§ Problem to work on
Could you restate the entries word for word, without the images?

───

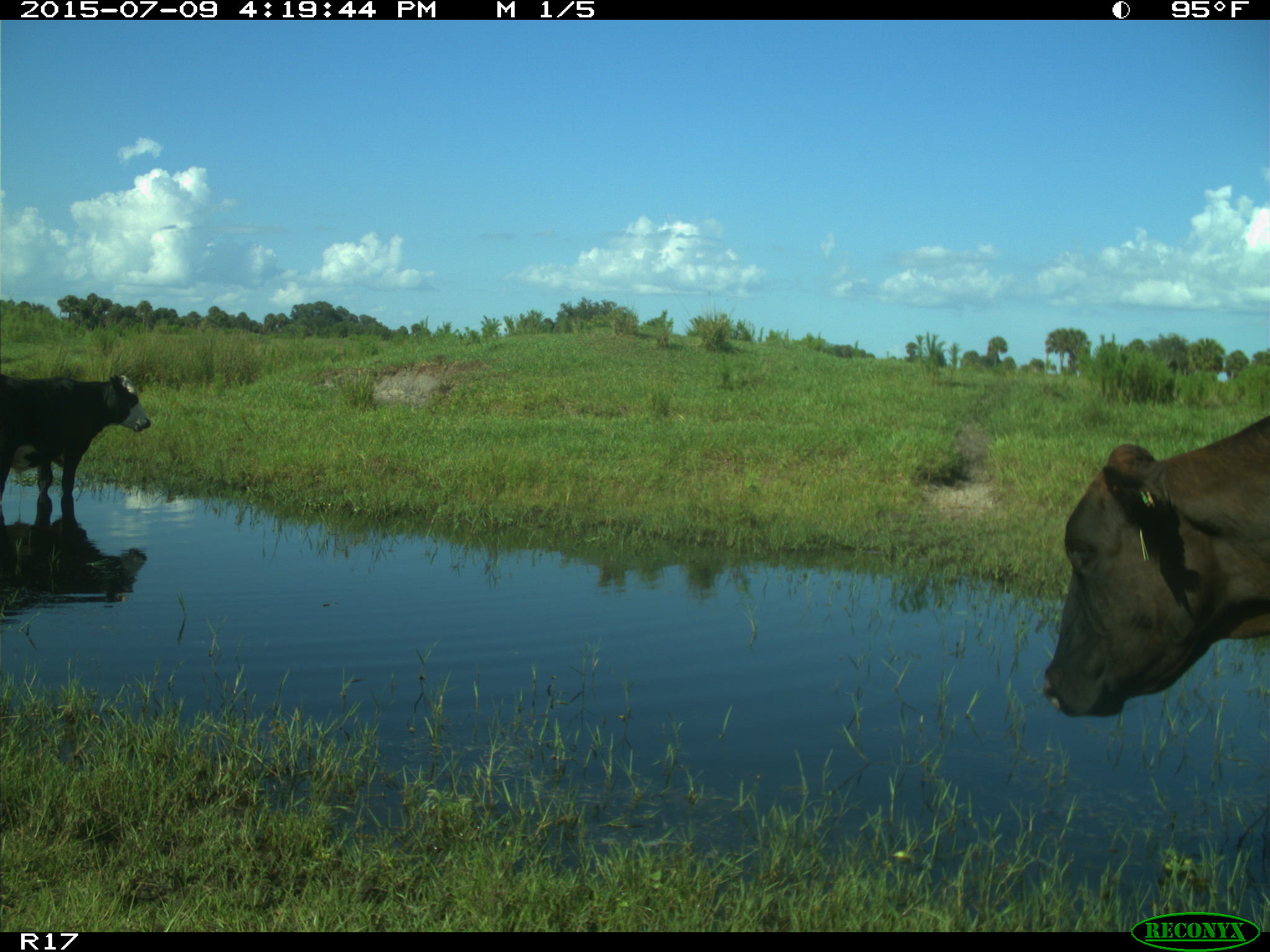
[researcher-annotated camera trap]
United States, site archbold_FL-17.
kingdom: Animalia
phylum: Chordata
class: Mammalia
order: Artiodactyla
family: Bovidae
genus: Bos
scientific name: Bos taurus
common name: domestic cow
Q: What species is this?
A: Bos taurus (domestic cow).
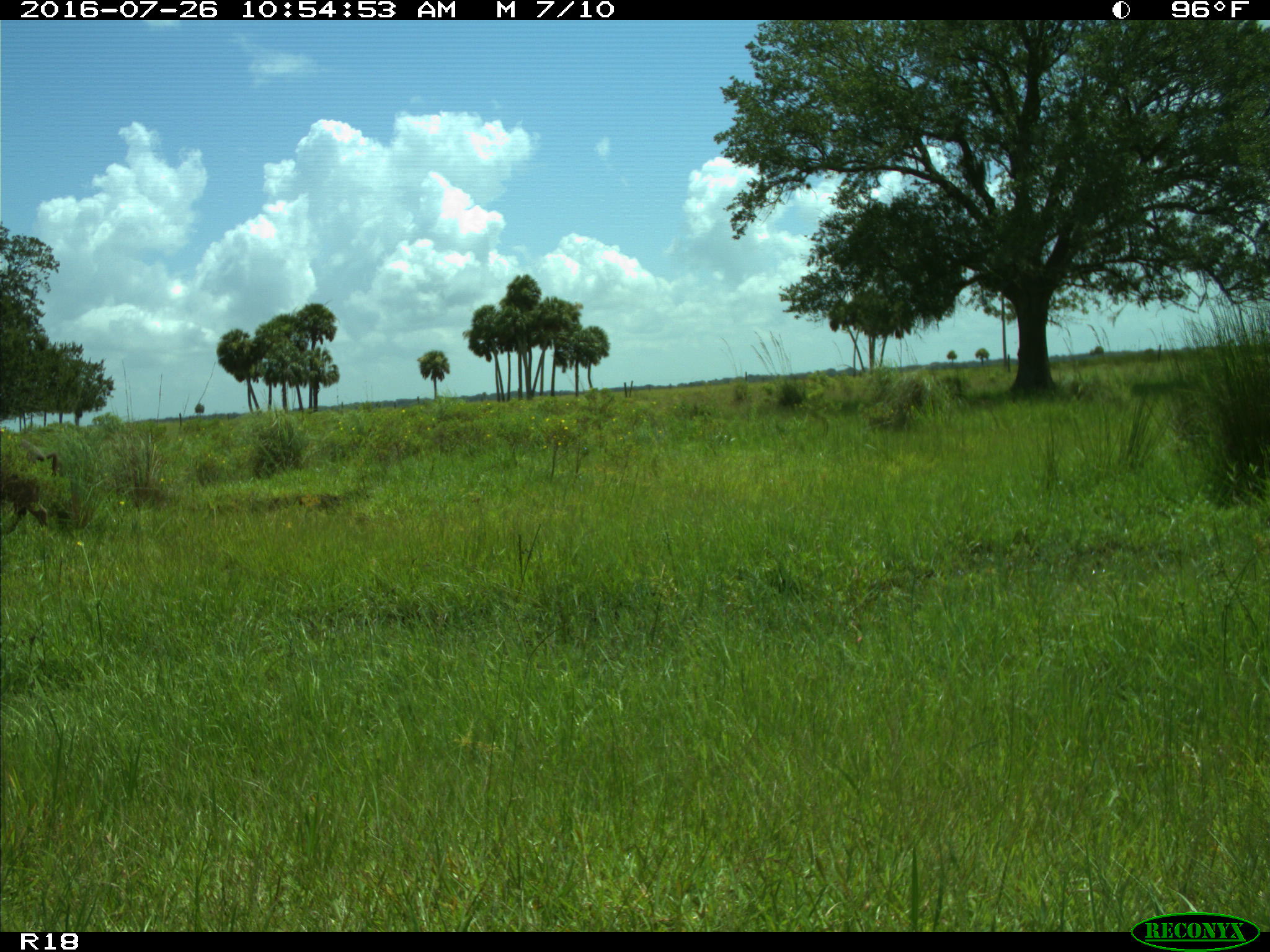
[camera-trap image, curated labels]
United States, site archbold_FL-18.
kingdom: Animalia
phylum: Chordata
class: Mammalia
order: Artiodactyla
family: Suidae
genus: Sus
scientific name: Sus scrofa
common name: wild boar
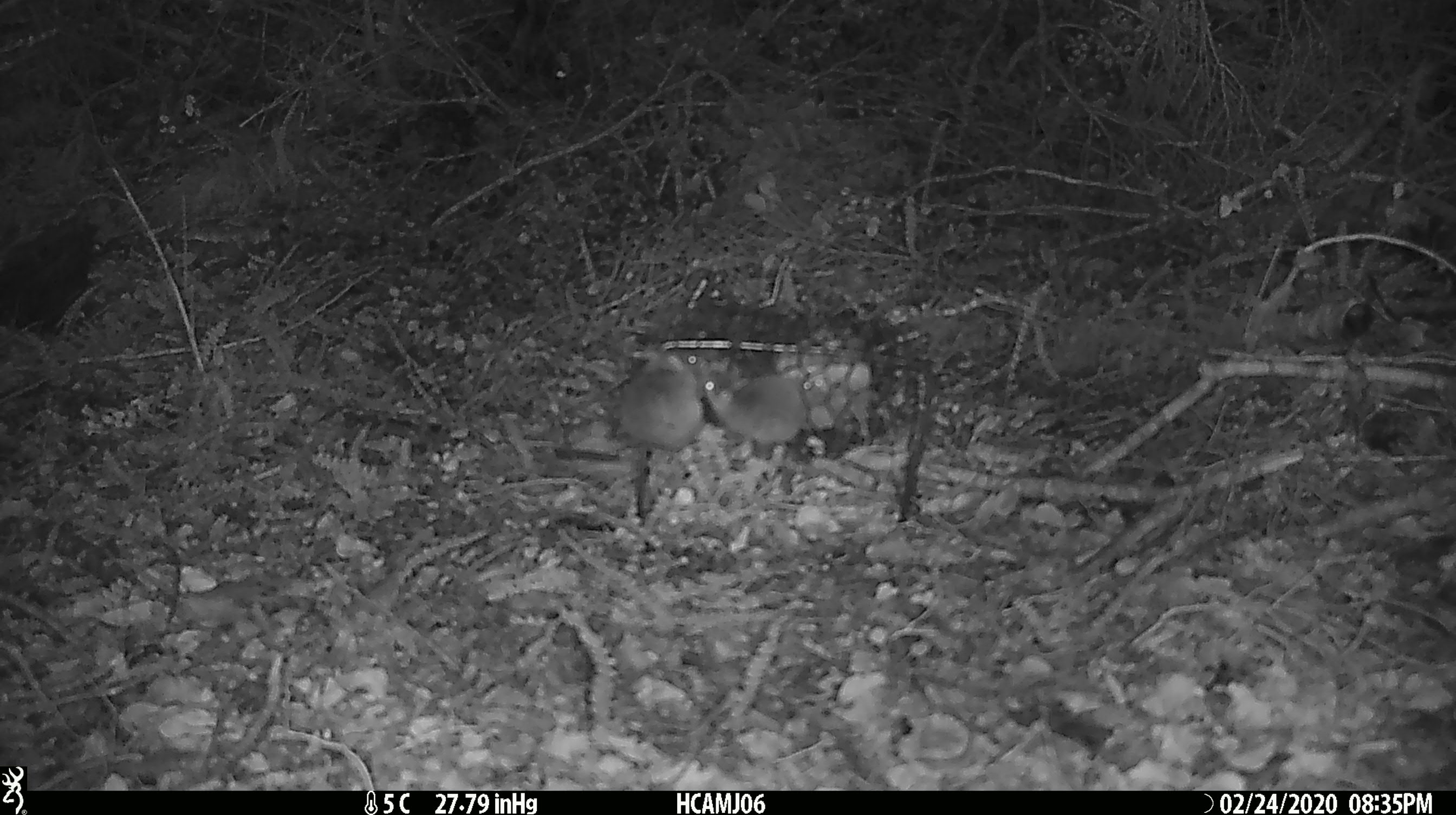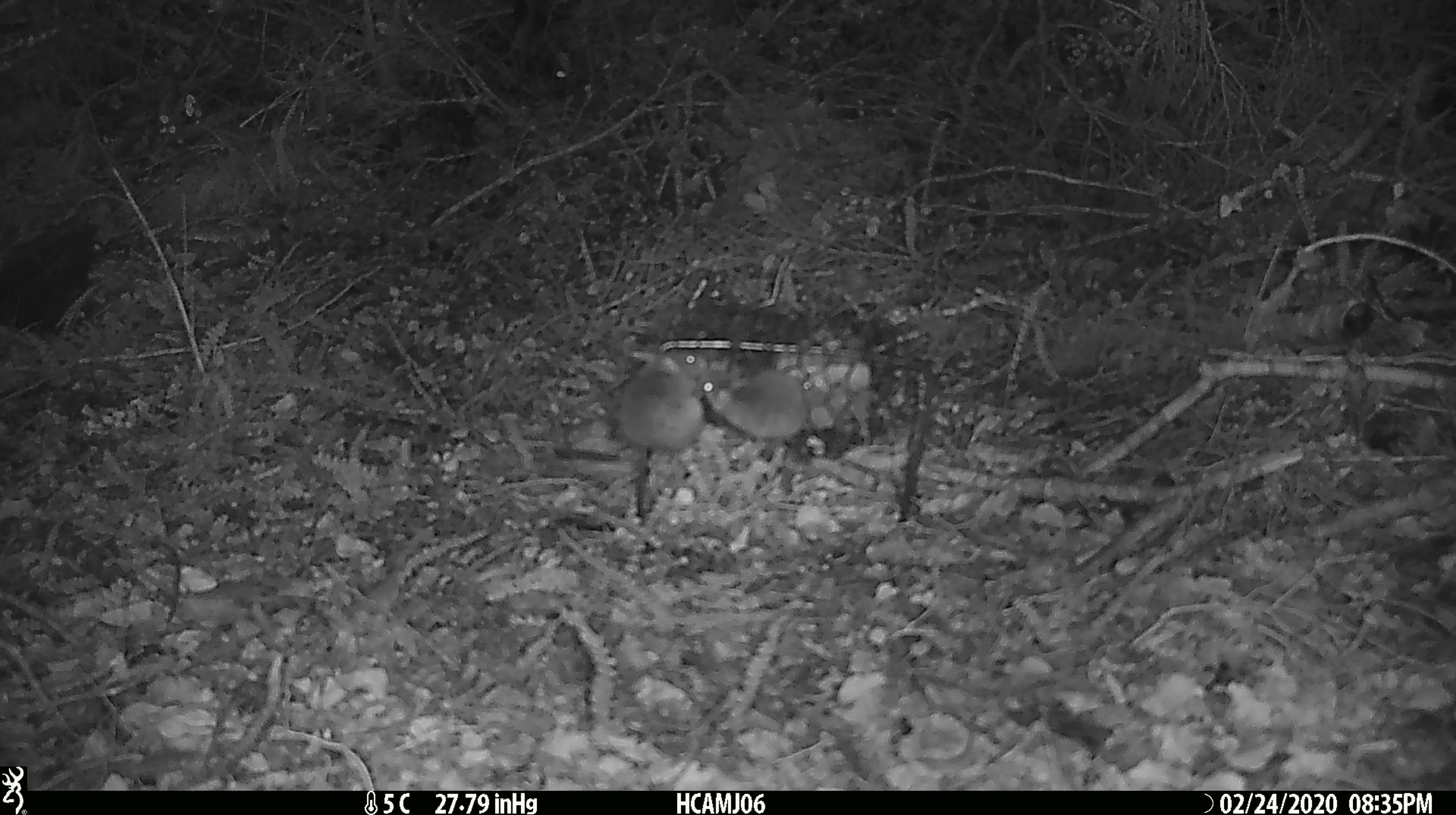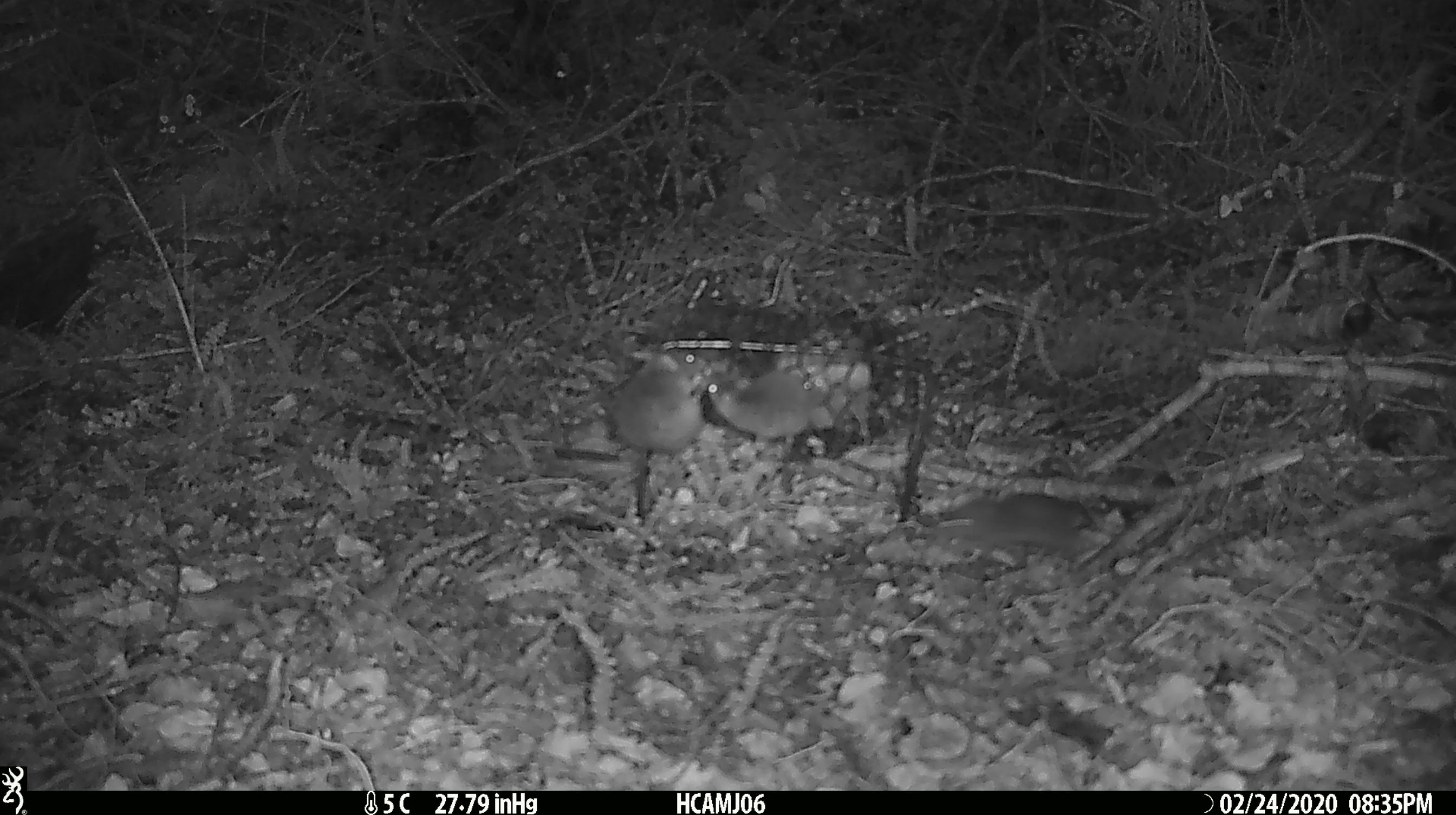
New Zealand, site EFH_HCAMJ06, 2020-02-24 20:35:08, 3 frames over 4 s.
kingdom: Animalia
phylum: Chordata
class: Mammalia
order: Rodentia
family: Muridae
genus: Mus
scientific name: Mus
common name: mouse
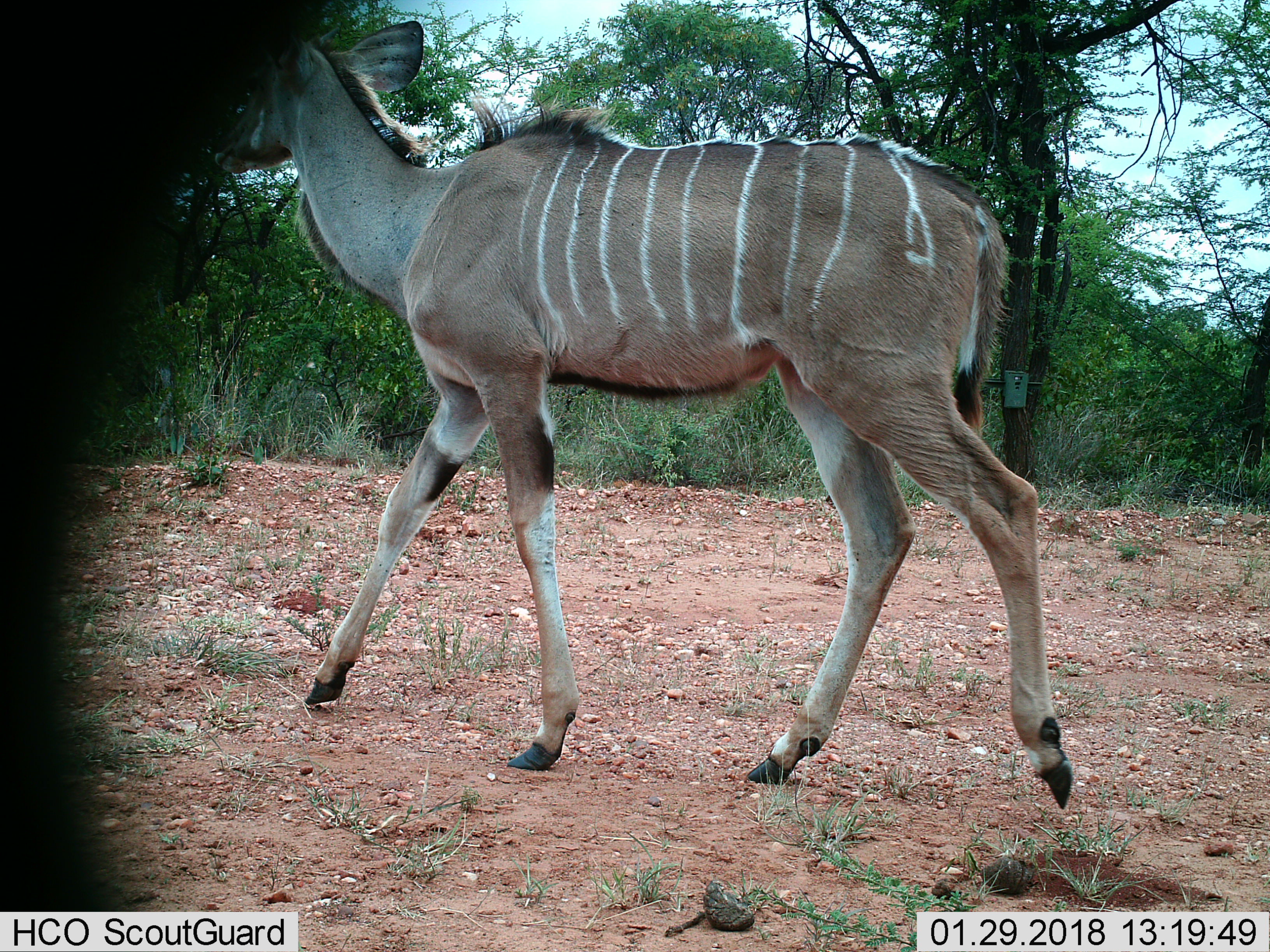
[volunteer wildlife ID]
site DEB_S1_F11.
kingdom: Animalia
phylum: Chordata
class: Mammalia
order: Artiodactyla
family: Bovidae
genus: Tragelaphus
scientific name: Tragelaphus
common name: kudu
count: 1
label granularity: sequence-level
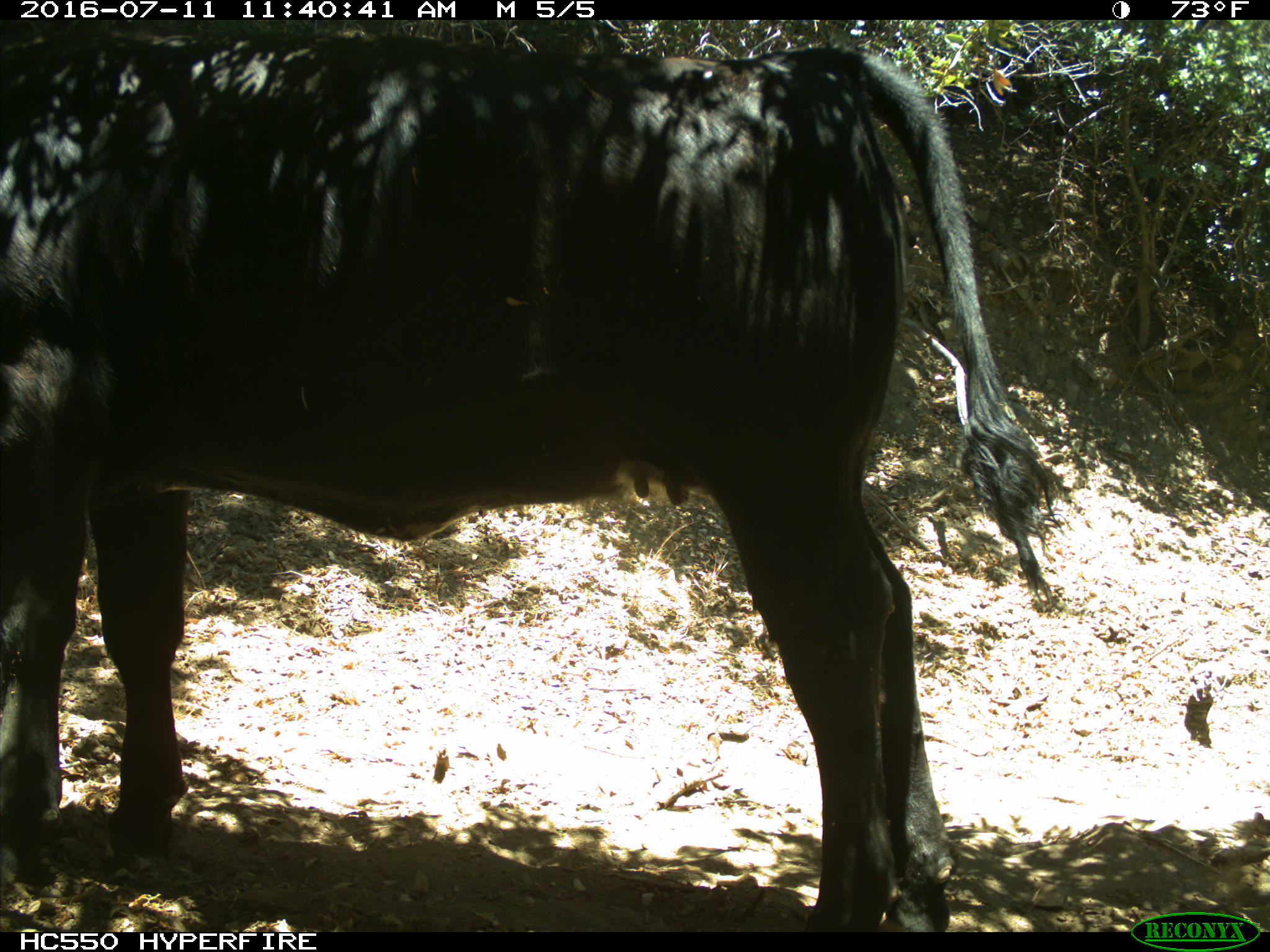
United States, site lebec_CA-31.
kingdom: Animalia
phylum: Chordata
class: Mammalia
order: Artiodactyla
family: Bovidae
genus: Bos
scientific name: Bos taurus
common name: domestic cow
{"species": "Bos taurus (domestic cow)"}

───

§ Response below
[researcher-annotated camera trap]
United States, site archbold_FL-17.
kingdom: Animalia
phylum: Chordata
class: Mammalia
order: Artiodactyla
family: Bovidae
genus: Bos
scientific name: Bos taurus
common name: domestic cow
Q: What species is this?
A: Bos taurus (domestic cow).
[camera-trap image, curated labels]
United States, site archbold_FL-18.
kingdom: Animalia
phylum: Chordata
class: Mammalia
order: Artiodactyla
family: Suidae
genus: Sus
scientific name: Sus scrofa
common name: wild boar
New Zealand, site EFH_HCAMJ06, 2020-02-24 20:35:08, 3 frames over 4 s.
kingdom: Animalia
phylum: Chordata
class: Mammalia
order: Rodentia
family: Muridae
genus: Mus
scientific name: Mus
common name: mouse
[volunteer wildlife ID]
site DEB_S1_F11.
kingdom: Animalia
phylum: Chordata
class: Mammalia
order: Artiodactyla
family: Bovidae
genus: Tragelaphus
scientific name: Tragelaphus
common name: kudu
count: 1
label granularity: sequence-level
United States, site lebec_CA-31.
kingdom: Animalia
phylum: Chordata
class: Mammalia
order: Artiodactyla
family: Bovidae
genus: Bos
scientific name: Bos taurus
common name: domestic cow
{"species": "Bos taurus (domestic cow)"}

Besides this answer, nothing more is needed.